Document section:
━━━━━━

She was right, because the common assumption that religion is in decline and can safely be relegated to the margins of our cultural life is simply wrong. Patterns of religious observance and affiliation are changing, but religion shows no sign of going away or allowing itself to be relegated to the private sphere. The CORAB report understands this. It is precisely because religion remains a potent factor in understanding British life that the Commission set itself up in the first place. And it is good that the report strongly affirms the notion of the Common Good to which the great majority of the world’s great faiths are committed, and calls for much greater religious literacy among opinion-formers and policy makers. Religion is not just about private morality and behaviour, it is about a vision of how disparate people can live well together. Religious communities reflect the truth, which is now a commonly-held foundation in moral philosophy, that morality and ethics cannot be understood properly without locating them within a framework of traditions, communities, narratives and practices.

And this is where the CORAB report misses its mark. It recognises the enduring social significance of religion and grapples with changing patterns of belief and non-belief. It sees some of the problems generated by the prevalence of the inaccurate story of religious decline and irrelevance in the face of “progress” – but it reaches, not for solutions that reflect how religious belief and religious institutions actually work in changing contexts, but for the fiction that the state should adopt some kind of neutral position in order to accommodate (and, presumably, manage) the diversity of religions and beliefs within society.

This is a fiction because nobody comes from nowhere. There is no neutrality; no “trusted umpire” to hold the coats whilst “religions and beliefs” slug it out in the public square. Secularism is a belief structure just as much as Judaism or Sikhism – though, arguably, with a less developed history, literature and philosophical depth. The fond belief that a secular society can somehow embrace all religions equally is contradicted by the fact that most of the great world faiths present in this country prefer to be part of a polity in which the historic religion of the country is part of the formal structures of governance, rather than a secular polity which marginalises all religions.

━━━━━━

Data provided:

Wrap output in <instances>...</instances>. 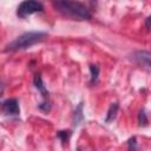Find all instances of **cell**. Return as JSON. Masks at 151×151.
<instances>
[{"instance_id": "obj_12", "label": "cell", "mask_w": 151, "mask_h": 151, "mask_svg": "<svg viewBox=\"0 0 151 151\" xmlns=\"http://www.w3.org/2000/svg\"><path fill=\"white\" fill-rule=\"evenodd\" d=\"M127 147H129V151H138V142H137V138L134 136L129 138Z\"/></svg>"}, {"instance_id": "obj_5", "label": "cell", "mask_w": 151, "mask_h": 151, "mask_svg": "<svg viewBox=\"0 0 151 151\" xmlns=\"http://www.w3.org/2000/svg\"><path fill=\"white\" fill-rule=\"evenodd\" d=\"M1 110L5 116L9 117H19L20 114V106L17 98H8L1 103Z\"/></svg>"}, {"instance_id": "obj_10", "label": "cell", "mask_w": 151, "mask_h": 151, "mask_svg": "<svg viewBox=\"0 0 151 151\" xmlns=\"http://www.w3.org/2000/svg\"><path fill=\"white\" fill-rule=\"evenodd\" d=\"M71 130H60L57 132V138L63 143V144H67V142L70 140L71 138Z\"/></svg>"}, {"instance_id": "obj_9", "label": "cell", "mask_w": 151, "mask_h": 151, "mask_svg": "<svg viewBox=\"0 0 151 151\" xmlns=\"http://www.w3.org/2000/svg\"><path fill=\"white\" fill-rule=\"evenodd\" d=\"M99 72H100V68H99L98 65H96V64H91V65H90V74H91L90 85L97 84L98 78H99Z\"/></svg>"}, {"instance_id": "obj_6", "label": "cell", "mask_w": 151, "mask_h": 151, "mask_svg": "<svg viewBox=\"0 0 151 151\" xmlns=\"http://www.w3.org/2000/svg\"><path fill=\"white\" fill-rule=\"evenodd\" d=\"M83 107H84L83 103H79L78 106L76 107L74 112H73L72 120H73V125H74V126H78V125L84 120V110H83Z\"/></svg>"}, {"instance_id": "obj_8", "label": "cell", "mask_w": 151, "mask_h": 151, "mask_svg": "<svg viewBox=\"0 0 151 151\" xmlns=\"http://www.w3.org/2000/svg\"><path fill=\"white\" fill-rule=\"evenodd\" d=\"M118 109H119V104L118 103H112L107 110V113H106V118H105V122L106 123H111L116 116H117V112H118Z\"/></svg>"}, {"instance_id": "obj_4", "label": "cell", "mask_w": 151, "mask_h": 151, "mask_svg": "<svg viewBox=\"0 0 151 151\" xmlns=\"http://www.w3.org/2000/svg\"><path fill=\"white\" fill-rule=\"evenodd\" d=\"M44 11V5L39 1H22L19 4L17 8V15L21 19H25L34 13H39Z\"/></svg>"}, {"instance_id": "obj_13", "label": "cell", "mask_w": 151, "mask_h": 151, "mask_svg": "<svg viewBox=\"0 0 151 151\" xmlns=\"http://www.w3.org/2000/svg\"><path fill=\"white\" fill-rule=\"evenodd\" d=\"M145 26H146V28H151V15H149L145 19Z\"/></svg>"}, {"instance_id": "obj_7", "label": "cell", "mask_w": 151, "mask_h": 151, "mask_svg": "<svg viewBox=\"0 0 151 151\" xmlns=\"http://www.w3.org/2000/svg\"><path fill=\"white\" fill-rule=\"evenodd\" d=\"M134 59L138 63L151 67V53H149V52H136L134 53Z\"/></svg>"}, {"instance_id": "obj_11", "label": "cell", "mask_w": 151, "mask_h": 151, "mask_svg": "<svg viewBox=\"0 0 151 151\" xmlns=\"http://www.w3.org/2000/svg\"><path fill=\"white\" fill-rule=\"evenodd\" d=\"M138 123H139L140 126H146L147 123H149V119H147V116H146L144 109H142L138 113Z\"/></svg>"}, {"instance_id": "obj_1", "label": "cell", "mask_w": 151, "mask_h": 151, "mask_svg": "<svg viewBox=\"0 0 151 151\" xmlns=\"http://www.w3.org/2000/svg\"><path fill=\"white\" fill-rule=\"evenodd\" d=\"M52 5L61 15L72 20H90L92 18L91 9L79 1H53Z\"/></svg>"}, {"instance_id": "obj_3", "label": "cell", "mask_w": 151, "mask_h": 151, "mask_svg": "<svg viewBox=\"0 0 151 151\" xmlns=\"http://www.w3.org/2000/svg\"><path fill=\"white\" fill-rule=\"evenodd\" d=\"M33 85L34 87L39 91L42 100L41 103L39 104V109L44 112H50L51 110V100H50V93L46 88V86L44 85V81H42V78L40 74H35L34 78H33Z\"/></svg>"}, {"instance_id": "obj_2", "label": "cell", "mask_w": 151, "mask_h": 151, "mask_svg": "<svg viewBox=\"0 0 151 151\" xmlns=\"http://www.w3.org/2000/svg\"><path fill=\"white\" fill-rule=\"evenodd\" d=\"M46 35H47L46 32H25L21 35L17 37L13 41L7 44L5 51L6 52H15V51L29 48L31 46L42 41L46 38Z\"/></svg>"}]
</instances>
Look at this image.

━━━━━━

Required tasks:
**A)** In the passage on the CORAB report, why did the Commission set itself up in the first place?
**B)** Transcribe the passage on the CORAB report between "And this is" and "beliefs within society.", inclusive.
**C)** Go on with the passage on the CORAB report from its last sentence.

Answers for the exercise:
**A)** Because religion remains a potent factor in understanding British life.

**B)**
And this is where the CORAB report misses its mark. It recognises the enduring social significance of religion and grapples with changing patterns of belief and non-belief. It sees some of the problems generated by the prevalence of the inaccurate story of religious decline and irrelevance in the face of “progress” – but it reaches, not for solutions that reflect how religious belief and religious institutions actually work in changing contexts, but for the fiction that the state should adopt some kind of neutral position in order to accommodate (and, presumably, manage) the diversity of religions and beliefs within society.

**C)**
But where CORAB slips up most is in the sloppiness of some of its arguments. It calls frequently for “equitable” solutions to matters of religious representation – in the House of Lords, in chaplaincy provision and so on – without ever exploring what equity might mean. The implication is that “equity” means proportionality with the number of professed adherents – the Thatcherite myth that the only source of authority is the number you can command at the ballot box. But what about the new discourse of rights and responsibilities? Might not “equity” be reasonably understood as proportionate to the levels of action for the common good in different religious communities, or the extent to which they are embedded in cities towns and villages across the country? “Equity” is a contested concept and to appeal to it in simplistic terms as a solution to problems of diversity is inadequate.

A problematic assumption underlies much of the report’s reasoning – problematic, because, in a document which seeks to find ways forward acceptable across a spectrum of religions and beliefs, it adopts uncritically the narratives and priorities of one point of view. The root of the fallacy lies in the report’s erroneous assumption that the growing number of people who report that they have “No Religion” can safely be assumed to be, de facto, humanists and that,ergo, they can be adequately represented by humanist organisations – of which there is, of course, only one of any size.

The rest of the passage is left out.